On Wed, Sep 9, 2020 at 5:23 PM Amit Khandekar <amitdkhan.pg@gmail.com> wrote:
> I went ahead and tried doing this. I chose an approach where we can
> return the pointer to the in-place minimal tuple data if it's a
> heap/buffer/minimal tuple slot. A new function
> ExecFetchSlotMinimalTupleData() returns in-place minimal tuple data.
> If it's neither heap, buffer or minimal tuple, it returns a copy as
> usual. The receiver should not assume the data is directly taken from
> MinimalTupleData, so it should set it's t_len to the number of bytes
> returned. Patch attached
> (0001-Avoid-redundant-tuple-copy-while-sending-tuples-to-G.patch)
+char *
+ExecFetchSlotMinimalTupleData(TupleTableSlot *slot, uint32 *len,
+ bool *shouldFree)
Interesting approach. It's a bit of a weird interface, returning a
pointer to a non-valid MinimalTuple that requires extra tweaking after
you copy it to make it a valid one and that you're not allowed to
tweak in-place. I'd probably make that return "const void *" just for
a bit of extra documentation. I wonder if there is a way we could
make "Minimal Tuples but with the length travelling separately (and
perhaps chopped off?)" into a first-class concept... It's also a
shame to be schlepping a bunch of padding bytes around.

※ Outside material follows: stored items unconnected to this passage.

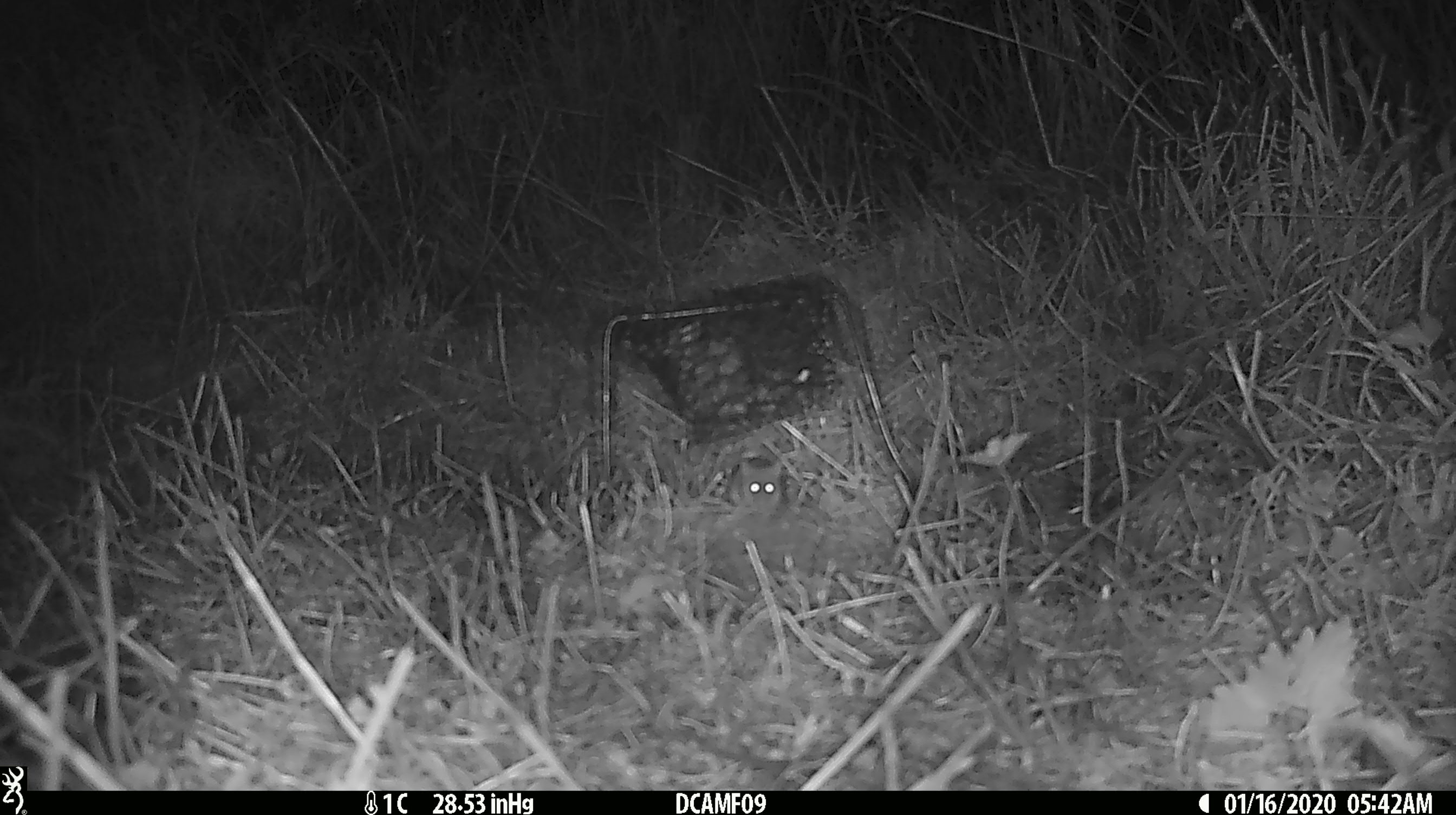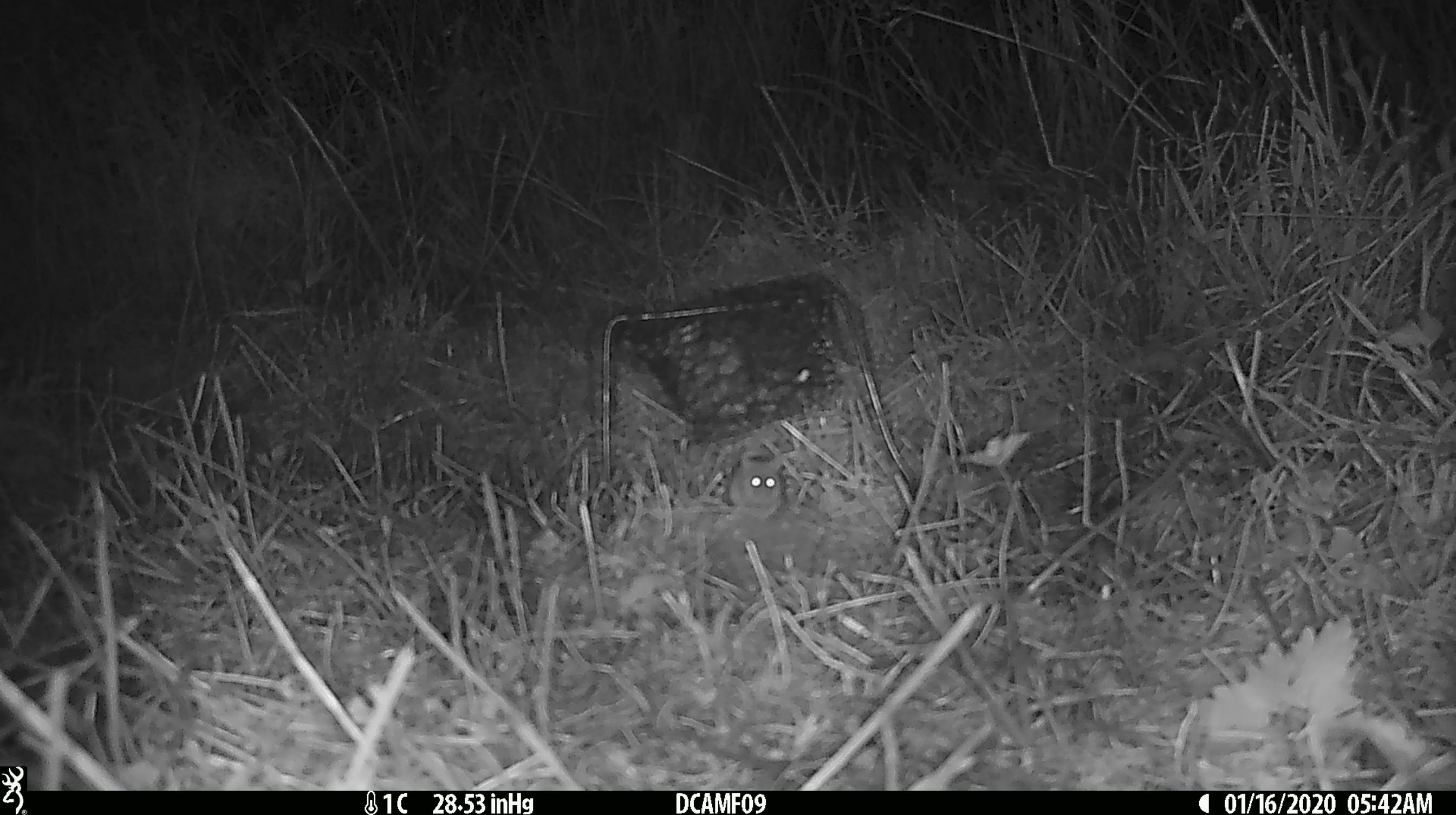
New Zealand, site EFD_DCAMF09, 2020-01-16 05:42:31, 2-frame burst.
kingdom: Animalia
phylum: Chordata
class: Mammalia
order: Rodentia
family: Muridae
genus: Mus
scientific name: Mus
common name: mouse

tuple = (MinimalTuple) data;
- Assert(tuple->t_len == nbytes);
+ tuple->t_len = nbytes;
Hmm, so you have to scribble on shared memory on the receiving side.
I wondered about a couple of different ways to share the length field
with the shm_mq envelope, but that all seems a bit too weird...
> Thomas, I guess you had a different approach in mind when you said
> about "returning either success or
> hey-that-buffer's-too-small-I-need-N-bytes". But what looks clear to
Yeah I tried some things like that, but I wasn't satisfied with any of
them; basically the extra work involved in negotiating the size was a
bit too high. On the other hand, because my interface was "please
write a MinimalTuple here!", it had the option to *form* a
MinimalTuple directly in place, whereas your approach can only avoid
creating and destroying a temporary tuple when the source is a heap
tuple.
> me is that avoiding the copy shows consistent improvement of 4 to 10%
> for simple parallel table scans. I tried my patch on both x86_64 and
> arm64, and observed this speedup on both.
I think that's a great validation of the goal but I hope we can figure
out a way that avoids the temporary tuple for more cases. FWIW I saw
hash self joins running a couple of percent faster with one of my
abandoned patches.